On veut leur régler leur conte
Réalisateur :
Terry GILLIAM
Scénaristes : Ehren Kruger
Acteurs : Matt Damon, Heath
LedgerAnnée :
2005
La critique « à la Mac Guff
»
Terry Gilliam a le sens gothique et du grandiose :
l’histoire, fantaisie brodée autour des célèbres contes des
frères Grimm, lui permet de déployer son imagination dans les
décors à la « Sleepy Hollow » (village brumeux et forêt enchantée),
dans les personnages qui pourraient sortir d’un dessin animé
de Jérôme Bosh (anachronisme mis à part), dans les visions
fantastiques et cauchemardesques que recèlent ces contes (la jument
qui avale la gamine, et court affolée le ventre ballonné, la Reine,
quadricentenaire et draculienne à souhait, et son reflet
éternellement jeune – Monica Bellucci -)
Quitte à en faire un peu trop : l’histoire s’essouffle
vers la fin, devenant une classique lutte entre bien et mal.

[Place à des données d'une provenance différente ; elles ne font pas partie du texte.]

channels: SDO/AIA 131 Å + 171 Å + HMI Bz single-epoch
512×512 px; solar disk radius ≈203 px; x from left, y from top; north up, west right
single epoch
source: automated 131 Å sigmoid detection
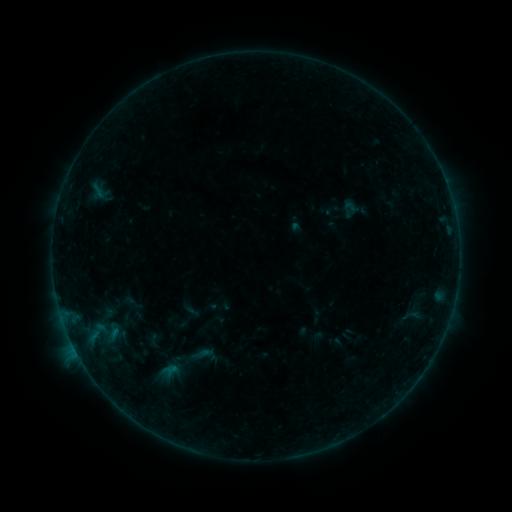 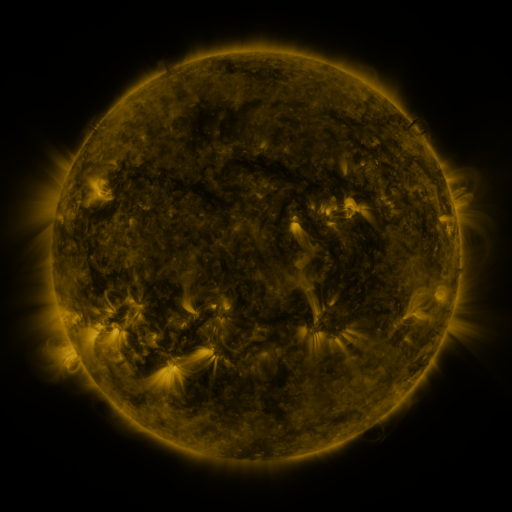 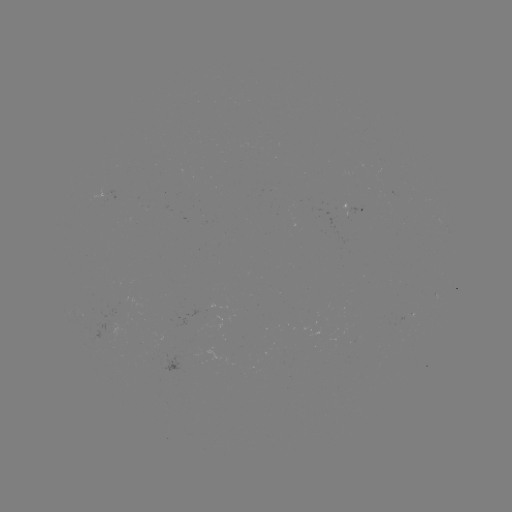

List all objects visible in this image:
sigmoid: [321, 190, 367, 228]
sigmoid: [182, 340, 221, 370]
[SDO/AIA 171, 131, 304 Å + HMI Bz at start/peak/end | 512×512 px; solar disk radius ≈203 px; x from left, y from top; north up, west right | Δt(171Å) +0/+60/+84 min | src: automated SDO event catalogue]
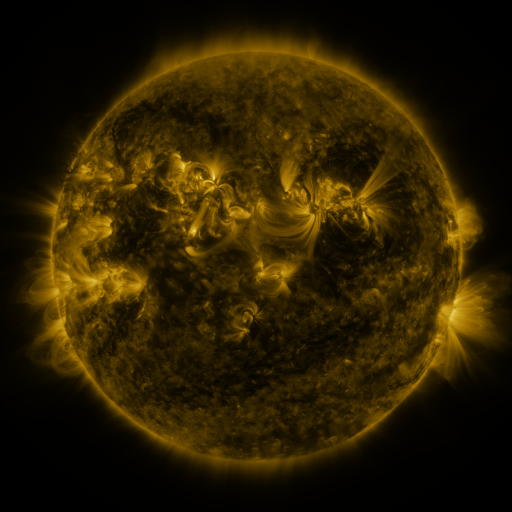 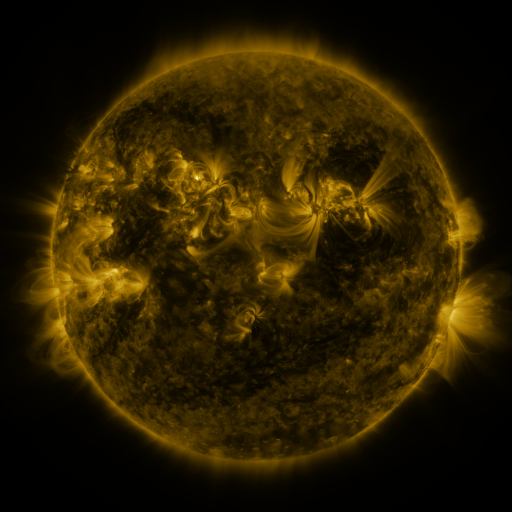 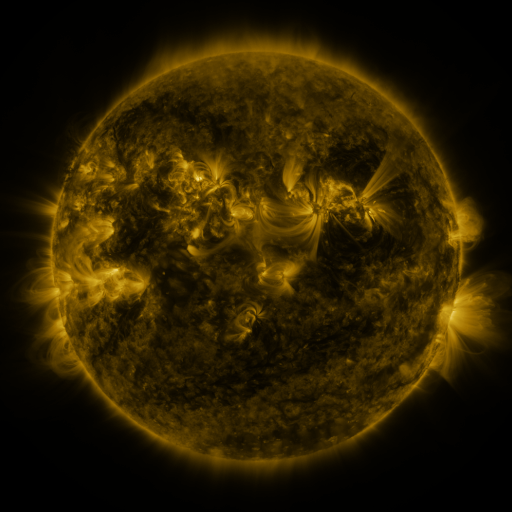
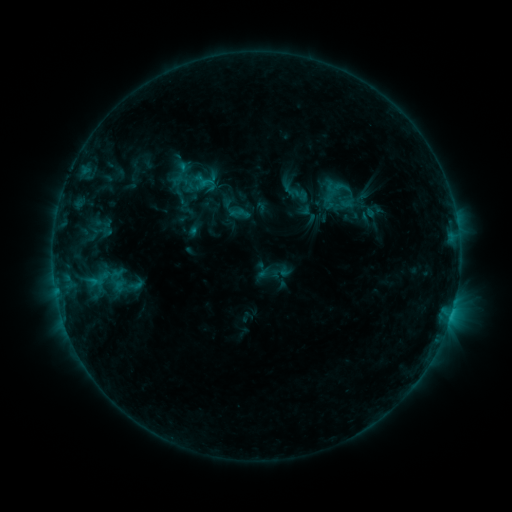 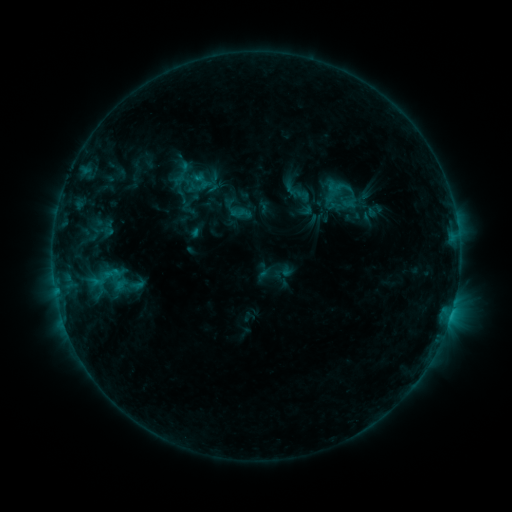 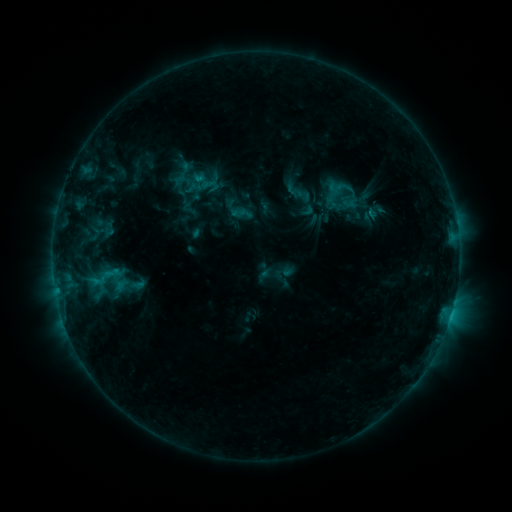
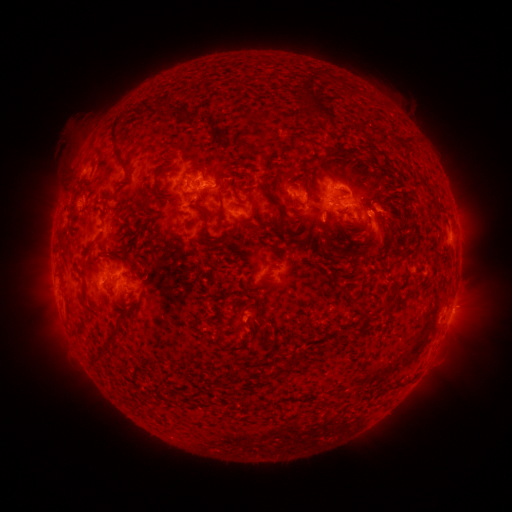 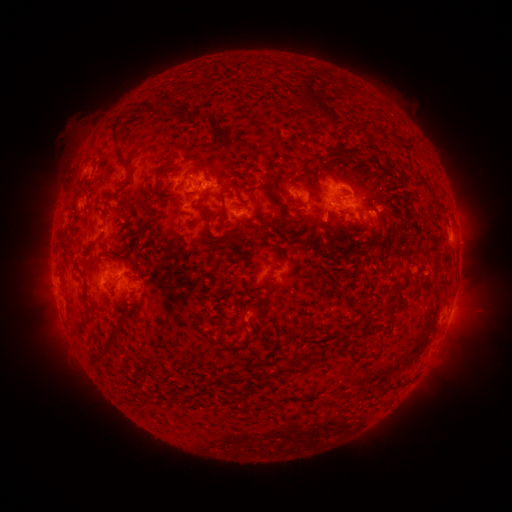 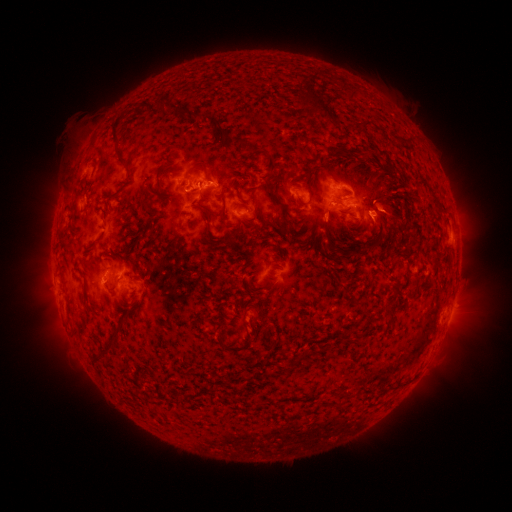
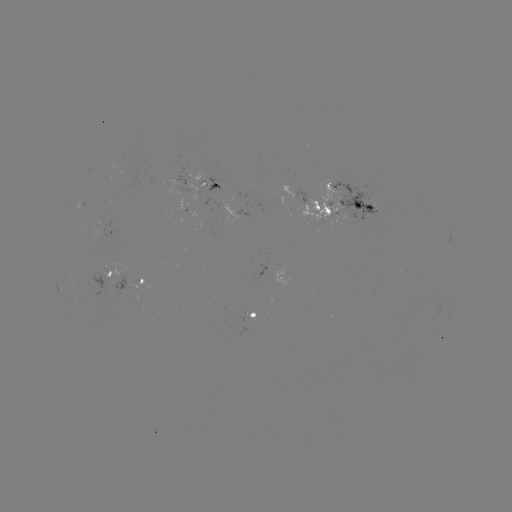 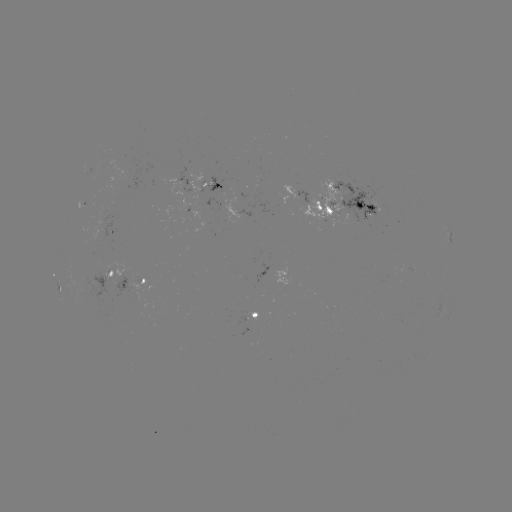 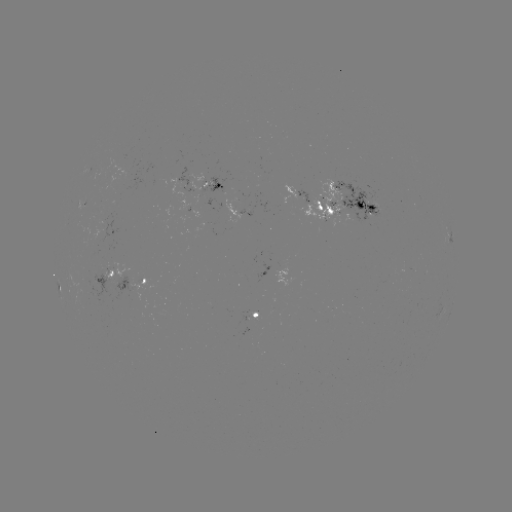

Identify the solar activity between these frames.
emerging-flux region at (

Auparavant, pourtant, l’idée de présenter les frères comme
des bateleurs de foire qui jouent de la crédulité des villageois
pour soutirer leur gagne pain est intéressante, d’autant
qu’ils sont interprétés par les excellents Matt Damon et
Heath Ledger.
La comédie naît des contraires : William, l’aîné, est un
hâbleur coureur de jupons, tandis que le cadet Jakob est au
contraire introverti et timide.
Pour gagner leur vie, les frères ne se contentent pas de raconter
des histoires extraordinaires à des villageois terrifiés, mais les
fabriquent de toutes pièces, à l’aide de savants systèmes de
câbles et de poulies, de lanternes magiques et d’éclairages
sophistiqués, ainsi que de deux comparses, l’un machiniste,
l’autre maquillé.
Ainsi, le film, lui-même rempli de trucages, se présente autant
comme une mise en abyme ironique, que comme une réflexion sur la
réalité et l’illusion, essence même du cinéma.
De même, le récit est parsemé de scènes fondatrices de
l’imaginaire grimmesque : la gamine vêtue d’un manteau
rouge s’égare dans la forêt, la méchante Reine demande qui
est la plus belle à son beau miroir, etc. Où s’arrête la
réalité, où commence la fiction ?
Lorsque les arnaques des frangins sont découvertes, ils sont
condamnés par le gouverneur, un Général français (l’Allemagne
est alors occupée par les troupes napoléoniennes) et son factotum
italien spécialisé dans la torture, soit, au choix, à la peine
capitale, ou bien à élucider le mystère des enfants disparus
d’un village perdu dans la forêt (option choisie à
l’unanimité par les deux frères).
Malheureusement, au fil du temps, l’ironie et
l’(im)pertinence du début cèdent la place à l’action
pure : pas désagréable à regarder, elle endort malgré tout les
neurones tenues jusque là en éveil par le traitement original et la
complicité des deux interprètes principaux.